The tech industry itself is mired with anticompetitive behavior—with the FAANG (Facebook, Amazon, Apple, Netflix, Google) bloc dominating the stock market and swallowing up all of its smaller competitors. Netflix pioneered online video content and then later video creation, with Amazon and Hulu and a host of other companies following suit in their successful business model. The merger with Time Warner will enable AT&T to compete with this business model, which would allow the media industry to once again compete with tech giants.
The DOJ estimated that, as a result of this merger, the price of cable bills could rise for consumers by $0.45 per month, since AT&T could now charge more for Time Warner content, which would total up to $400 million annually. Antitrust law requires a high burden of proof on the DOJ—they must prove that it is not only possible but likely for the consumer to be hurt. AT&T and Time Warner agreed to an anti-blackout clause, i.e. AT&T could not hold back (“blackout”) any content produced by Time Warner from its competitors.
This case has highlighted antitrust law’s myopic nature. The ramifications of the AT&T-Time Warner merger go beyond an increase to cable bills. The history of M&A activity shows that although one merger may not have a large effect on industry, many mergers will compound on themselves. Furthermore, antitrust law does not deal with the fact that often companies use M&A to expand into different industries and bolster their revenues. Elizabeth Warren’s latest initiative includes antitrust elements, which would include breaking up the tech companies that have been giving companies like Time Warner and AT&T competition. Her plans involve a novel approach to antitrust and would present a viable reinvigoration of these efforts, that, instead of blocking mergers, could scale industries back to being competitive.
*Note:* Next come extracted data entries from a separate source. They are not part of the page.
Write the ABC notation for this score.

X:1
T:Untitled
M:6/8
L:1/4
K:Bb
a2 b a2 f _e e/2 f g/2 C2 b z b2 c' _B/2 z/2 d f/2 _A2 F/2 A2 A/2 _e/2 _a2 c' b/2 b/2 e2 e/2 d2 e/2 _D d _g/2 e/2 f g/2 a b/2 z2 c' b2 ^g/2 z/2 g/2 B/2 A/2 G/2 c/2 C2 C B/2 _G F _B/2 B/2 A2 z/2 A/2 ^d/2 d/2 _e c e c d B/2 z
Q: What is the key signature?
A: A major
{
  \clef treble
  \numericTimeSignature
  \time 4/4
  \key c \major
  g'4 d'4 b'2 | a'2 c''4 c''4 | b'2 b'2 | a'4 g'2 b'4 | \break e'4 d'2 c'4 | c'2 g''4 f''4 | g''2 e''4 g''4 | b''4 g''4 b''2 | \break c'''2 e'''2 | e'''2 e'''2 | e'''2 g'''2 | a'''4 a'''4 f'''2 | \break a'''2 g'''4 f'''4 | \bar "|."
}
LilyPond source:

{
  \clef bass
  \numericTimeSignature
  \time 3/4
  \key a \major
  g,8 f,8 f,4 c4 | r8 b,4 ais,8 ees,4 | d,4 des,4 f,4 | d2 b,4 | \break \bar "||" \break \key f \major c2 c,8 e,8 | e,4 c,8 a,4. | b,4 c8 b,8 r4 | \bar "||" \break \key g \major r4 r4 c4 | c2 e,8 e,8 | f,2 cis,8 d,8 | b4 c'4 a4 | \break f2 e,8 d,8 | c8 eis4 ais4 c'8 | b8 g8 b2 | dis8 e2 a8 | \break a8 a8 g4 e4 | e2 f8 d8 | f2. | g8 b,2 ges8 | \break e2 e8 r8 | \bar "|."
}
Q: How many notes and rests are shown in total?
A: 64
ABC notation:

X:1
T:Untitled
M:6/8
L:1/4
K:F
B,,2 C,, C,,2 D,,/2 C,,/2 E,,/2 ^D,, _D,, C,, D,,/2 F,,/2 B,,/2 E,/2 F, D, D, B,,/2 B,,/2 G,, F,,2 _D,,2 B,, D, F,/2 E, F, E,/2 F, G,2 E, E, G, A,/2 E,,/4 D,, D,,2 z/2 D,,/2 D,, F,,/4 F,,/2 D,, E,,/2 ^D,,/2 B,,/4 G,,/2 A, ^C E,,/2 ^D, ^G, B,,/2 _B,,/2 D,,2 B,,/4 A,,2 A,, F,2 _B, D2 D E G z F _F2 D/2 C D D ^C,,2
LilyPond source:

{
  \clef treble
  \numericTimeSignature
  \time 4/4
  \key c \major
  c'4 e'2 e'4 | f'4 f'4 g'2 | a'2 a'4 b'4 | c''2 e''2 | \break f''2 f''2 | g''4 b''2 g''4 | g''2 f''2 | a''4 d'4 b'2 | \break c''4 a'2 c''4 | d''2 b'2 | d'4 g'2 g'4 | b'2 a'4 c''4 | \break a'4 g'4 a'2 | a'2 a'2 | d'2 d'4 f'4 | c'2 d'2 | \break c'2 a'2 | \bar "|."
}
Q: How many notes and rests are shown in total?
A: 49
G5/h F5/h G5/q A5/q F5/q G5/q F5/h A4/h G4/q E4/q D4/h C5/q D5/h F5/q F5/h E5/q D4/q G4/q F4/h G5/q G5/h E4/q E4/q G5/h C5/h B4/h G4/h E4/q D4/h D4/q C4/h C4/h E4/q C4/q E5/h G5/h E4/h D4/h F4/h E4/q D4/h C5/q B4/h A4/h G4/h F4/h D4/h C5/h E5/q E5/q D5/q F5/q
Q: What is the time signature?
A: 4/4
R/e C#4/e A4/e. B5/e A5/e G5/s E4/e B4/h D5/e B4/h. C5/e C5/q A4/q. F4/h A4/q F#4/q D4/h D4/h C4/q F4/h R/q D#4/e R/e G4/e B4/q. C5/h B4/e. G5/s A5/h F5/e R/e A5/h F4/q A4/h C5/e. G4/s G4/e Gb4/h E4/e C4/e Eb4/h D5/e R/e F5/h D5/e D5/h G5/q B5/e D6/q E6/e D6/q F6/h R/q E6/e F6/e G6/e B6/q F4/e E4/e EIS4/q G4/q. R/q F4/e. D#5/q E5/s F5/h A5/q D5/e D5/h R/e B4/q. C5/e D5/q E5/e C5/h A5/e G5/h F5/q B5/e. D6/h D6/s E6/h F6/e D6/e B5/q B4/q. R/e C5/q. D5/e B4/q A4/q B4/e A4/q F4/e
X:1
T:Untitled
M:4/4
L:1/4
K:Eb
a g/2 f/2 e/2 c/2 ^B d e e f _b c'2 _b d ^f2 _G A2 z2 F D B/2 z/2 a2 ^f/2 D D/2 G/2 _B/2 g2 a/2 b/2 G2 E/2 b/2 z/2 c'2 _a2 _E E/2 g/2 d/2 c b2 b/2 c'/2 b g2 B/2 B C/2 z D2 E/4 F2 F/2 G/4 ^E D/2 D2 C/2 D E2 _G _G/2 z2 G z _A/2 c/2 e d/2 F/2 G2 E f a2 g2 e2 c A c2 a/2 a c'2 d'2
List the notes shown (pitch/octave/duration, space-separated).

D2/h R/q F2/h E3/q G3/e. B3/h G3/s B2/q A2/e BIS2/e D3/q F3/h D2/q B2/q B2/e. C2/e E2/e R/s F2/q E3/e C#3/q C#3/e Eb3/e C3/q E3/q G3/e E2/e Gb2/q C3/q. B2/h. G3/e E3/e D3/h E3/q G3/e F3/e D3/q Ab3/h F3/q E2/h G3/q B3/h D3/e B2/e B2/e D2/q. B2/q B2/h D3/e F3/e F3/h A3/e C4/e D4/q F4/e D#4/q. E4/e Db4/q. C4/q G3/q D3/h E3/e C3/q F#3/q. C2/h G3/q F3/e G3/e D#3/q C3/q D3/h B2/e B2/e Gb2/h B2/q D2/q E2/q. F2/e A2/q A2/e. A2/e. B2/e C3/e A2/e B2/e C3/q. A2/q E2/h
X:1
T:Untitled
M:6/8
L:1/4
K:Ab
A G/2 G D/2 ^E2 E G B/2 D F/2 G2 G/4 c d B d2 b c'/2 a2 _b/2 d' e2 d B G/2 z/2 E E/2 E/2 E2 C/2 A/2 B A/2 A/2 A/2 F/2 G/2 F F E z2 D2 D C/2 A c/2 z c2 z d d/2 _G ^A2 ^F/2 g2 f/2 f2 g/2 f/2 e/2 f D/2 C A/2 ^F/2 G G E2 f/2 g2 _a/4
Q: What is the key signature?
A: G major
If the DOJ had succeeded in blocking the AT&T and Time Warner merger, that would have not fixed anything either; paradoxically, by letting this merger go through, there is now more competition for the tech giants. One merger alone, even of an $85 billion magnitude, does not have the power to make an industry substantially less competitive. Without a holistic approach to M&A that considers anti-competitive behavior within the industry, rival industries, and the overall economy, antitrust will continue to lack the teeth it needs to protect consumers and small businesses.